**Passage shown:**
======
ZhengtongXu / UniT

UniT: Unified Tactile Representation for Robot Learning
MIT License
27 stars 3 forks source link

Testing VQVAE #1

Closed Jcastanyo closed 2 weeks ago

Jcastanyo commented 2 weeks ago

Hi!

First, congratulations on your incredible work!

I want to test your model (VQ-VAE) to reconstruct tactile images with your dataset and then with mine.

Is there any code to run the test? I only see code to run the training. I tried to change the "train" param in "vqvae_representation_key.yaml" from true to false. However, I'm getting an error.

Thanks in advance.

ZhengtongXu commented 2 weeks ago

Thanks for your interests in our work. For reconstruction, here is a simple example to forward vqgan:

  img_batch = {'image':image}
  rec_output, _ = vqgan(vqgan.get_input(img_batch,'image'))
  rec_output = rec_output.to(dtype=torch.float32) 
  rec_output = rec_output.squeeze(0).detach().cpu().numpy().transpose((1, 2, 0))
  rec_output = (rec_output * 255).astype(np.uint8)
Jcastanyo commented 2 weeks ago

Thanks for your quick answer!

Where is vqgan in your repo? Could you please share with me a script to run the test with a bit more of detail?

Thanks in advance!

ZhengtongXu commented 2 weeks ago

You may want to check this file https://github.com/ZhengtongXu/UniT/blob/main/UniT/taming/models/vqgan.py

Jcastanyo commented 2 weeks ago

Yes, that's the file I'm looking at. I'm able to run the training when calling to self.model.fit() but when I try to call self.model.test(), I'm getting the following error:

"TypeError: 'RepresentationWrapper' object is not iterable"

ZhengtongXu commented 2 weeks ago

You can try to use the code I just posted above instead of calling model.test()

Jcastanyo commented 2 weeks ago

I managed to solve it following your piece of code! Thank you very much! I attach here my code to run it in case it may be interesting for other people:

model = VQModel(**cfg.model)
ckptdir = "/UniT_shared/checkpoint-epoch=340.ckpt"
self.model.init_from_ckpt(ckptdir)

image = cv2.imread("/UniT_shared/data/images/0.png")
image = image.astype(np.float32) / 255.

resized_image = cv2.resize(image, (160, 128))

torch_image = torch.from_numpy(resized_image)
torch_image = torch.unsqueeze(torch_image, 0)

img_batch = {"image" : torch_image}
input = self.model.get_input(img_batch, "image")

rec_image, _  = self.model(input)
rec_image = rec_image.to(dtype=torch.float32)
rec_image = rec_image.squeeze(0).detach().cpu().numpy().transpose((1, 2, 0))
rec_image = (rec_image * 255).astype(np.uint8)
======
**Task item:** In the UniT thread's final code, list every method chained in the line that begins "rec_image = rec_image.squeeze(0)", in order. Rely only on the UniT thread to answer.

[Image and text data from the web]
======
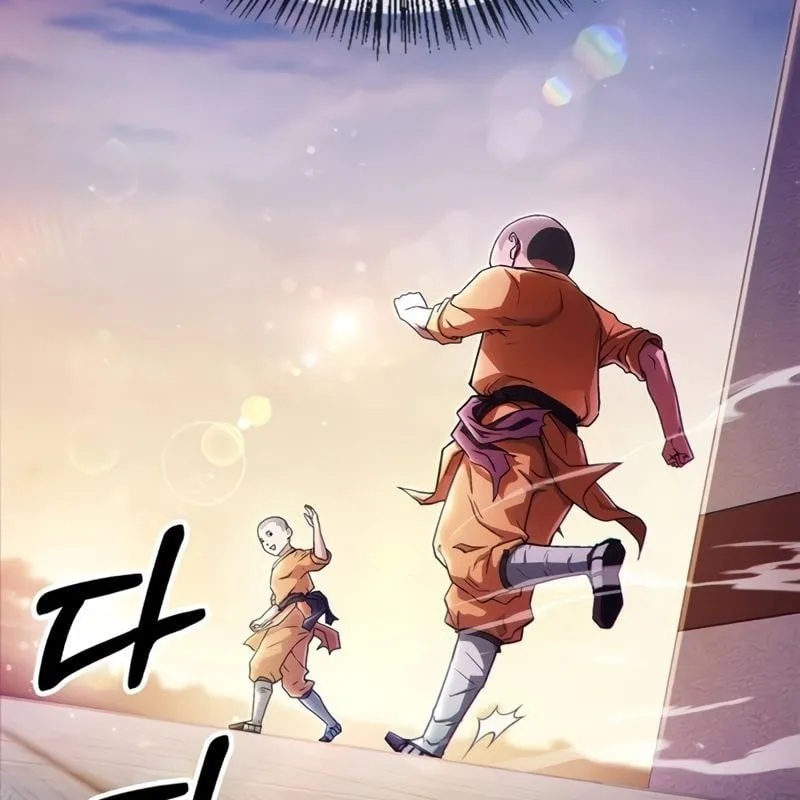 Huấn luyện viên võ thuật thiên tài Chap 1 - Next Chap 2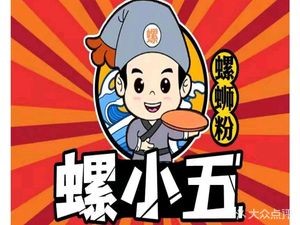 Luo Xiao Wu Luosifen (Xiangshan Branch)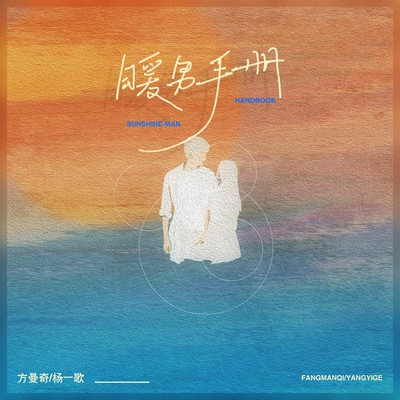 暖男手册(伴奏)封面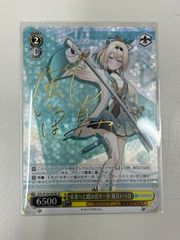 シャングリラクリスタル　プロモ Amazon.co.jp: シャングリラ クリスタル プロモ : おもちゃ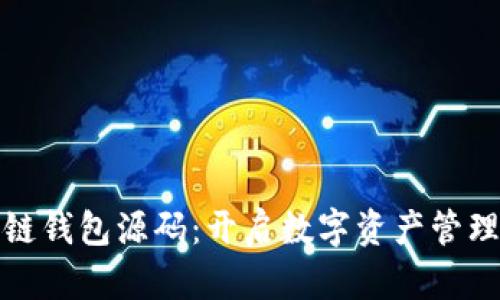 探索区块链钱包源码：开启数字资产管理的新纪元
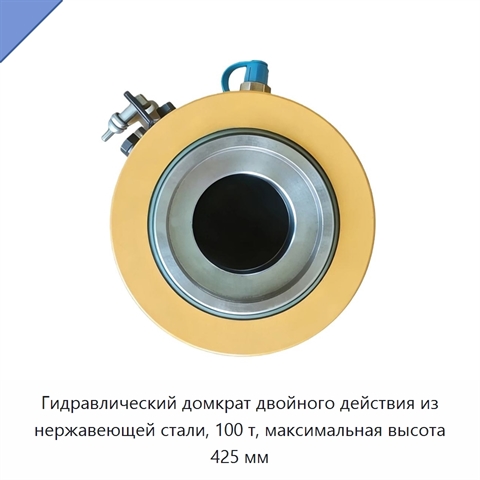 Гидравлический домкрат двойного действия из нержавеющей стали, 100 т, максимальная высота 425 мм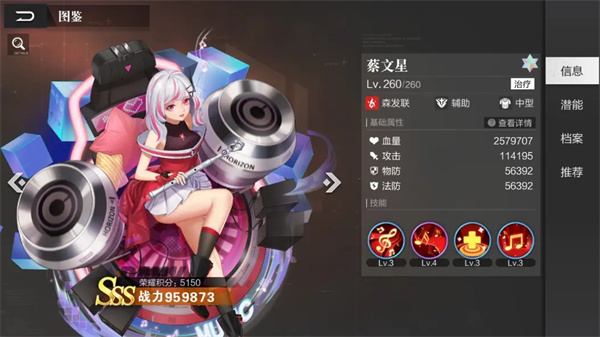 刹那光年最新版图2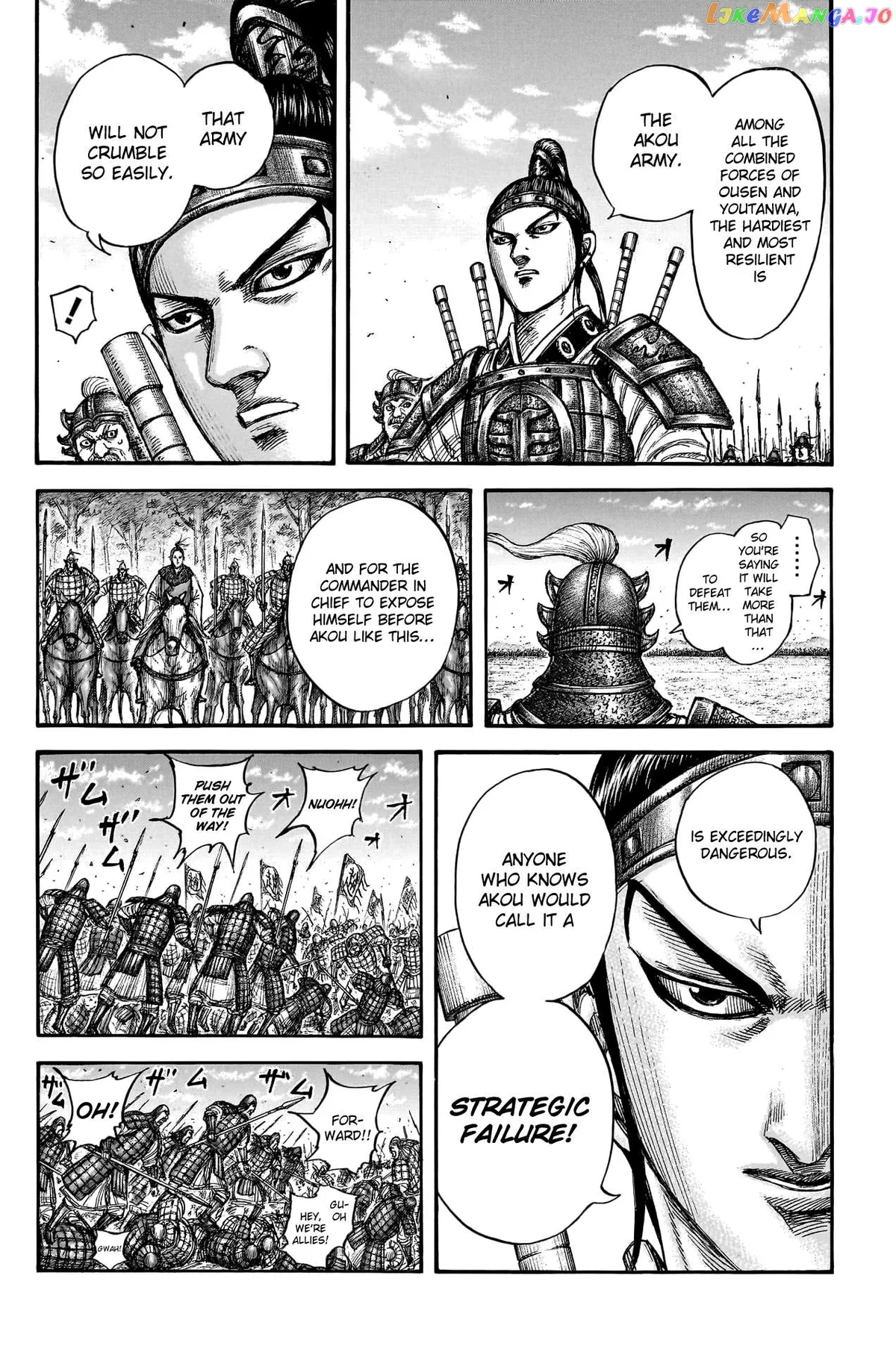 Read Kingdom  Manga chapter 775 image 17 on Lezhin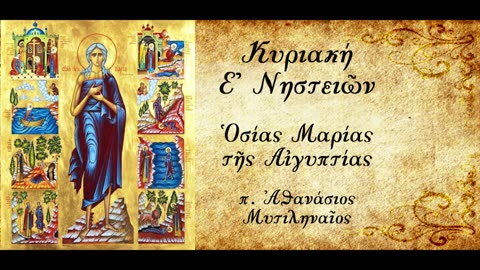Τι ζητά ο Κύριος από εμάς - π.Αθανάσιος Μυτιληναίος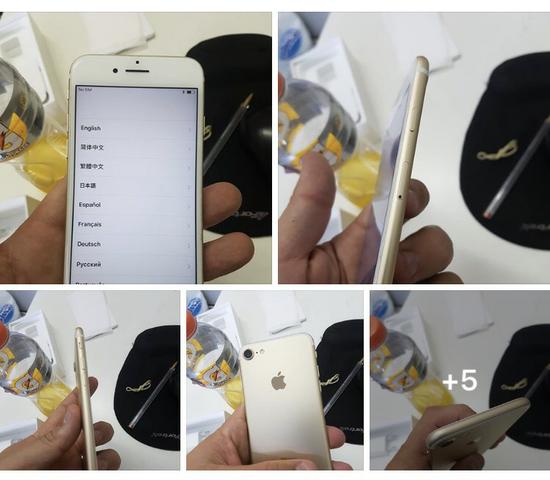 Iphone 7 32GB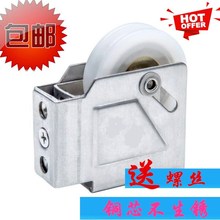 90铝合金窗轮老式铝合金窗滑轮移门滑轮90窗轮压纱轮门窗滚轮白轮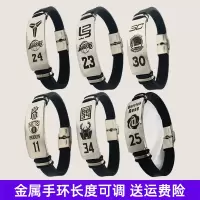 字母哥欧文手环篮网詹姆斯库里手环篮球手环湖人限量版男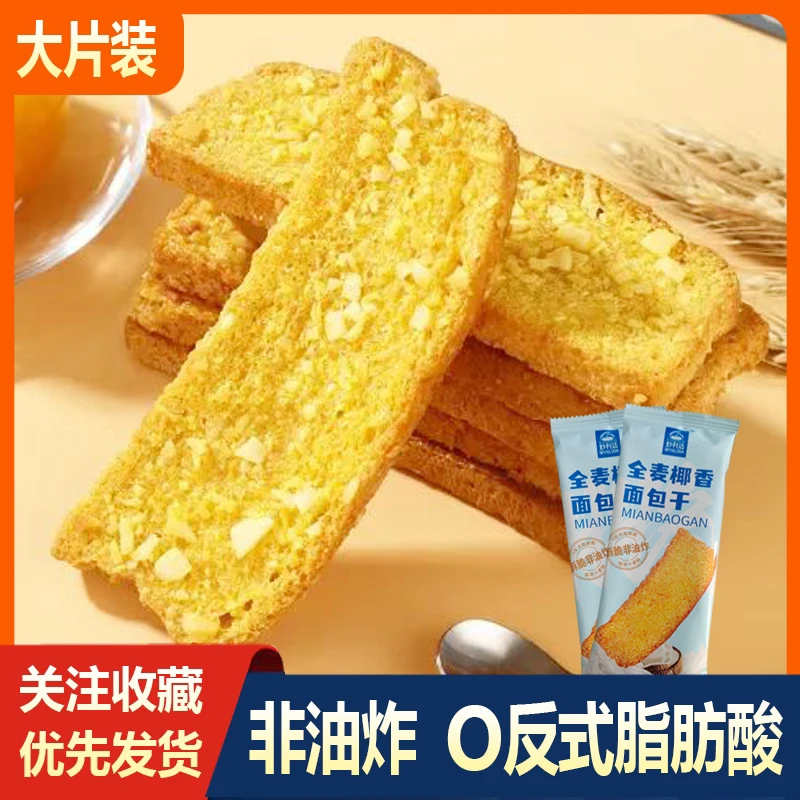 【娇双50ml】全麦椰香面包干减脂期零食椰片鲜奶黄油的碰撞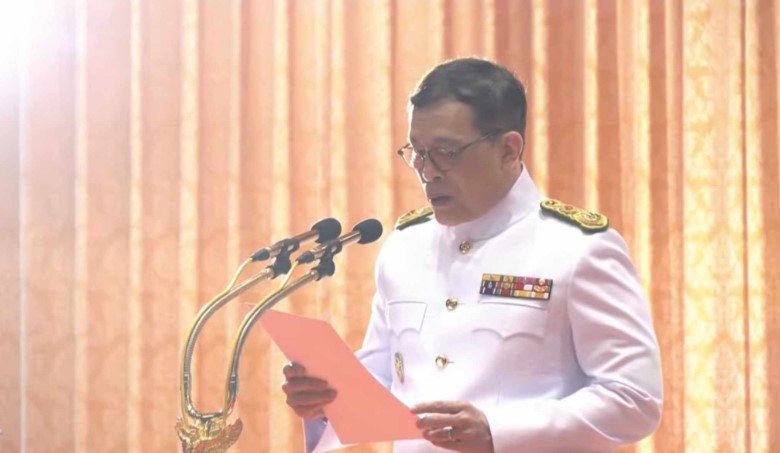 เลขทะเบียนรถมงคล ในหลวง ร.10 เสด็จฯ เปิดประชุมสภา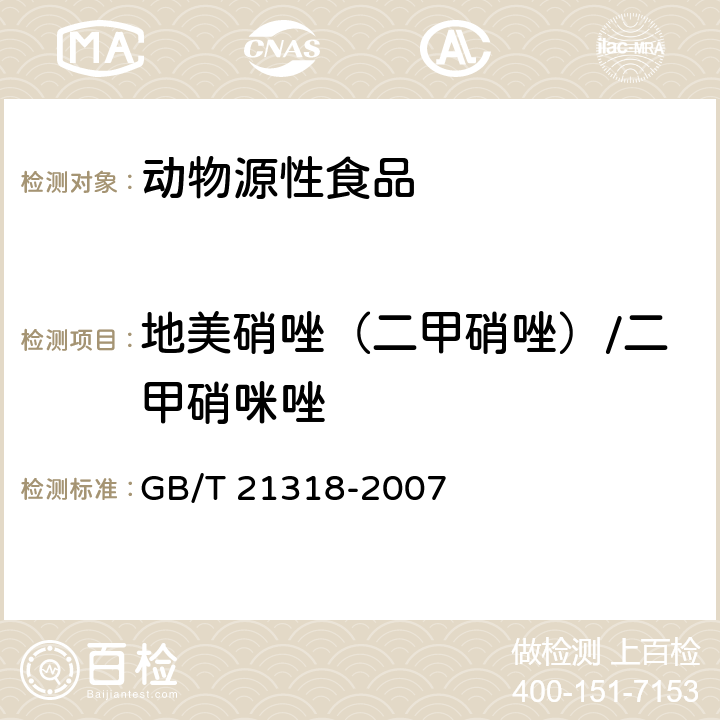 地美硝唑（二甲硝唑）/二甲硝咪唑 动物源性食品中硝基咪唑残留量检验方法 GB/T 21318-2007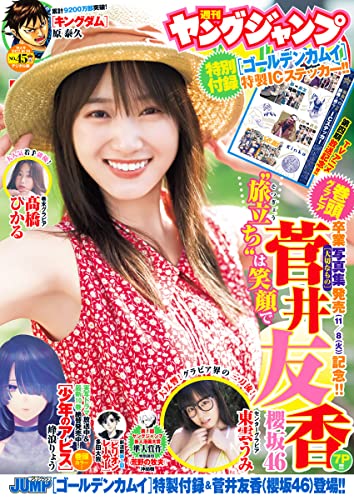 [雑誌] 週刊ヤングジャンプ 2022年45号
======
**Result of the task:** squeeze(0), detach(), cpu(), numpy(), transpose((1, 2, 0))